Edmonson told The Advocate that Roland Guidry, the head of the Oil Spill Coordinator’s Office, is on the ground responding to the disaster. What does that mean? Is he deploying boom or holding Jindal's jacket?
Dredge, Baby, Dredge!
At the heart of the catastrophe that is building as a result of the BP Gulf Gusher is the fact that nothing on this scale has ever happened before. The damage inflicted to Louisiana's coast and wetlands by the oil and gas industry has been a slow-motion disaster best viewed through a time-lapse perspective. The BP Gulf Gusher, on the other hand, is happening now and at an alarming rate.
It's not like people did not know that this was possible. Still, through effective lobbying, BP successfully fought federal moves to force them to include safety measures on the rig that might have prevented the current catastrophe.
Still, the scale of the problem is forcing techniques to be used that have never been tried on this scale before — like the thus far unsuccessful attempt to drop a coffer dam over the blowout preventers to capture the oil. It worked in shallower waters on a smaller scale, but came up short over the weekend. Another try will be made early this week.

RECORDS SUPPLIED —
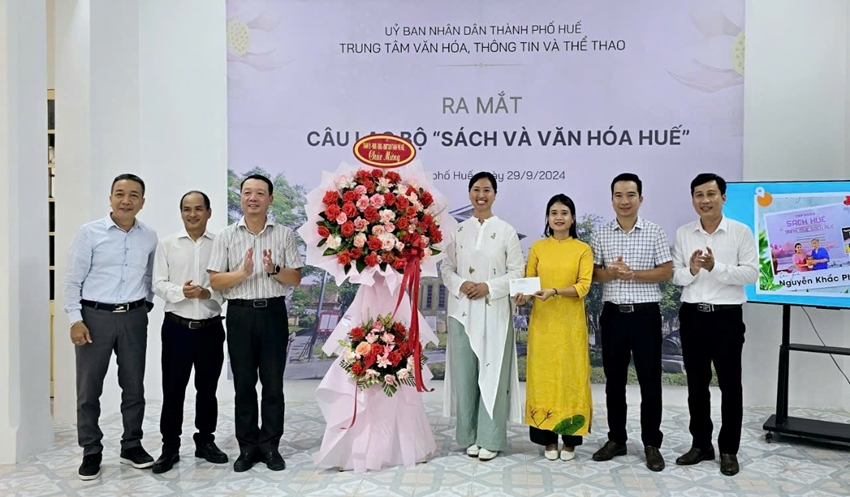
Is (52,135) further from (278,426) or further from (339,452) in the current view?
(339,452)

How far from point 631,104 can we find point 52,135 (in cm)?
485

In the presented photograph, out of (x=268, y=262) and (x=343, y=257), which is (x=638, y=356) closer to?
(x=343, y=257)

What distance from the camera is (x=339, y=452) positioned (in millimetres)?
3783

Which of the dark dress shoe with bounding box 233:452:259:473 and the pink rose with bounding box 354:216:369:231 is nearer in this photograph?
the pink rose with bounding box 354:216:369:231

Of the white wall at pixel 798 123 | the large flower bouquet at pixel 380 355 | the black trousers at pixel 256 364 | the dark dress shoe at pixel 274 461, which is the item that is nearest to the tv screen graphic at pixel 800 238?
the white wall at pixel 798 123

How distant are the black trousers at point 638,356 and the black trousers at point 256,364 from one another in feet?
6.44

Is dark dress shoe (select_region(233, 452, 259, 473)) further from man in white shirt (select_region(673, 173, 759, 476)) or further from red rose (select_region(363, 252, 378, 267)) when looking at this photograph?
man in white shirt (select_region(673, 173, 759, 476))

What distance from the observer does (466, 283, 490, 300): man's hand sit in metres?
3.88

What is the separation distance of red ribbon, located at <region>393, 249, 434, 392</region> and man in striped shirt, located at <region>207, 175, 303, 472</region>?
2.08 feet

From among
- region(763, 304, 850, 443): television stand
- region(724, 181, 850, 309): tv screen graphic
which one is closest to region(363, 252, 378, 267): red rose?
region(724, 181, 850, 309): tv screen graphic

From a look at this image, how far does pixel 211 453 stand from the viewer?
154 inches

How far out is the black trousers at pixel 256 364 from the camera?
3723 millimetres

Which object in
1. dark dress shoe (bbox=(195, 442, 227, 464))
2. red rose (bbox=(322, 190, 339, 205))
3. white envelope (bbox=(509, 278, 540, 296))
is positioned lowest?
dark dress shoe (bbox=(195, 442, 227, 464))

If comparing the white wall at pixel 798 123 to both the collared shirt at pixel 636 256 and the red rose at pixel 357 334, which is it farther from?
the red rose at pixel 357 334
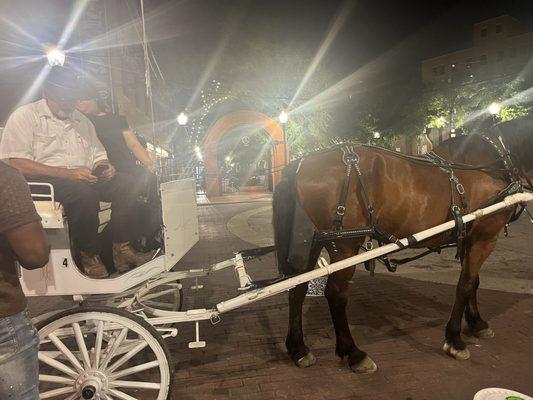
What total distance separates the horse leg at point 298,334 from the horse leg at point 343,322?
0.24m

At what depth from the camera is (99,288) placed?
2953 mm

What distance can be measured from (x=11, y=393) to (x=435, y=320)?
4.12 m

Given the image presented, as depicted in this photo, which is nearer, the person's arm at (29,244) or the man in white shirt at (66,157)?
the person's arm at (29,244)

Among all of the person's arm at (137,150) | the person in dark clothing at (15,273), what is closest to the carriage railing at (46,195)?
the person in dark clothing at (15,273)

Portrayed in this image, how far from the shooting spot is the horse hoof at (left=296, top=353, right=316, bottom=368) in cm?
352

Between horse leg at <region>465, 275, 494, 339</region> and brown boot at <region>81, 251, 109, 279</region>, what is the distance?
3.51m

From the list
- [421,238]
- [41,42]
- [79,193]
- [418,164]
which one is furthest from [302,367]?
[41,42]

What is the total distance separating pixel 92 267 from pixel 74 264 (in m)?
0.21

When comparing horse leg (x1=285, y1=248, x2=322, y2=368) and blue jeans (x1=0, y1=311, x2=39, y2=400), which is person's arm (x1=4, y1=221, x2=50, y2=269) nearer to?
blue jeans (x1=0, y1=311, x2=39, y2=400)

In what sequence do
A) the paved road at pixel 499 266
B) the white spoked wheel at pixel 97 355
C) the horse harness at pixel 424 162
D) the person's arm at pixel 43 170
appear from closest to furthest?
1. the white spoked wheel at pixel 97 355
2. the person's arm at pixel 43 170
3. the horse harness at pixel 424 162
4. the paved road at pixel 499 266

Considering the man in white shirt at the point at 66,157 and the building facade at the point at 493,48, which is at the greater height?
the building facade at the point at 493,48

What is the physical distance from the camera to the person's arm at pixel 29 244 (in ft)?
5.17

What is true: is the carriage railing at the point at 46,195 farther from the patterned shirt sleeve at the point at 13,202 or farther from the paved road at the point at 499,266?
the paved road at the point at 499,266

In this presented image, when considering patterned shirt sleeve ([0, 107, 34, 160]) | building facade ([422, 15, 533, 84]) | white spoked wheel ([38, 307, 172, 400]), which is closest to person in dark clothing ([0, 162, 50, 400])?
white spoked wheel ([38, 307, 172, 400])
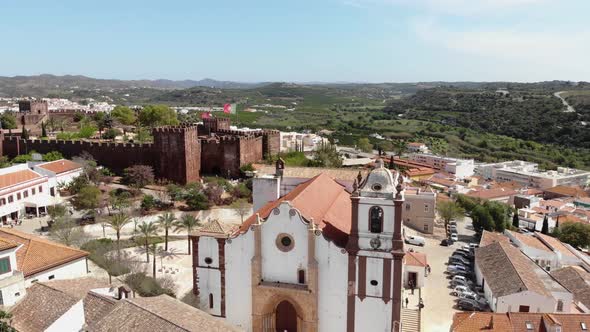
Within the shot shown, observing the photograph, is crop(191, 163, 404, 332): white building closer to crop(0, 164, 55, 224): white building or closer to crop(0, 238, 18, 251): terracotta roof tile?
crop(0, 238, 18, 251): terracotta roof tile

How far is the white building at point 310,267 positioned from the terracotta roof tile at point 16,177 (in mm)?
26826

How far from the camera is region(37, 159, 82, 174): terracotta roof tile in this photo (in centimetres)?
4728

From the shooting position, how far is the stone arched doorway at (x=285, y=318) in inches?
886

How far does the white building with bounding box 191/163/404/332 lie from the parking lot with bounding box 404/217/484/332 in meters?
6.51

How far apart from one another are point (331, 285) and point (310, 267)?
4.18 ft

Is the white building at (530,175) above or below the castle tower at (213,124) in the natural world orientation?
below

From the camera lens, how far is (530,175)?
81688 mm

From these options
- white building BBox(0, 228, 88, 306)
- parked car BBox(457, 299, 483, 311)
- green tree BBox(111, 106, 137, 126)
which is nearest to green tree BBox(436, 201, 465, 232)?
parked car BBox(457, 299, 483, 311)

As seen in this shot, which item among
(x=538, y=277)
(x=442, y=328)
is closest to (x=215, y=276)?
(x=442, y=328)

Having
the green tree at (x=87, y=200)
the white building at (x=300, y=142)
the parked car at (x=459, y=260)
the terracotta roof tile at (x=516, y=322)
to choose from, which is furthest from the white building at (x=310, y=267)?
the white building at (x=300, y=142)

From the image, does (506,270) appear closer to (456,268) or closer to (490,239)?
(456,268)

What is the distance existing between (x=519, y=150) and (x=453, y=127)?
32.1 meters

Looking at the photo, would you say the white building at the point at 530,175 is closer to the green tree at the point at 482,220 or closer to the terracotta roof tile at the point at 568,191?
the terracotta roof tile at the point at 568,191

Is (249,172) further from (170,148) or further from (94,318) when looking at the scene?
(94,318)
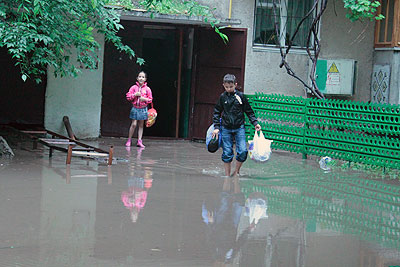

ACTIVITY LIST —
(a) Copy the passage on the BP Gulf Gusher from "Dredge, Baby, Dredge!" up to and including "an alarming rate.".
(b) Answer these questions from the passage on the BP Gulf Gusher:
(i) Who heads the Oil Spill Coordinator's Office?
(ii) What federal moves did BP fight through lobbying?
(iii) Under what conditions had the coffer dam technique worked before?
(c) Resume the passage on the BP Gulf Gusher after its final sentence.

TASK-BY-TASK OUTPUTS —
(a)
Dredge, Baby, Dredge!
At the heart of the catastrophe that is building as a result of the BP Gulf Gusher is the fact that nothing on this scale has ever happened before. The damage inflicted to Louisiana's coast and wetlands by the oil and gas industry has been a slow-motion disaster best viewed through a time-lapse perspective. The BP Gulf Gusher, on the other hand, is happening now and at an alarming rate.

(b)
(i) Roland Guidry
(ii) Moves to force BP to include safety measures on the rig that might have prevented the current catastrophe
(iii) In shallower waters on a smaller scale

(c)
Using dispersants is another approach that has worked on smaller scale spills. In this incident, though, it is raising serious concerns about the impact of these toxins on aquatic life. Do we risk killing our fisheries in our attempt to save them?
Confronted with an unabated flow of oil from the floor of the Gulf that might be five times larger than official estimates of 5,000 barrels per day, Governor Jindal and Plaquemines Parish President Billy Nungesser will push a plan to dredge areas of the Gulf near barrier islands in an attempt to use the spoil to catch the oil before it hits the marshlands and estuaries.
The Times-Picayune reports that rough drafts of the plan show filling in gaps within the Chandeleur Islands, east of the Mississippi River and Breton Sound, and building up barrier islands to protect the Barataria Basin west of the river. Nungesser had similar plans on the shelf already, as part of a coastal restoration and storm protection initiative that the parish has been discussing with the state Coastal Protection and Restoration Authority.
Professor Robert Twilley of LSU's School of the Coast and Environment told The Advocate's Outdoor Editor Joe Macaluso that there are no good options at this point.
“We have to remember that our coast is more than the wetlands, and when you place dispersants and it affects the bottom of the seabeds along the Continental Shelf, that it affects our entire ecosystem in some way,” Twilley said.
“The seabed there is a very rich biological system and the fishing is great along the shelf, and we can discount the effect it has on our shoreline,” he said.
“We need to appreciate that our wetlands, our barrier islands and our offshore fishing are intertwined,” Twilley said. “And understand that everybody loses, no matter where this oil goes, because it will touch something. We just have to minimize the effects.”
The rush to try to do something — anything — to attempt to mitigate the damage from the oil carries its own risks.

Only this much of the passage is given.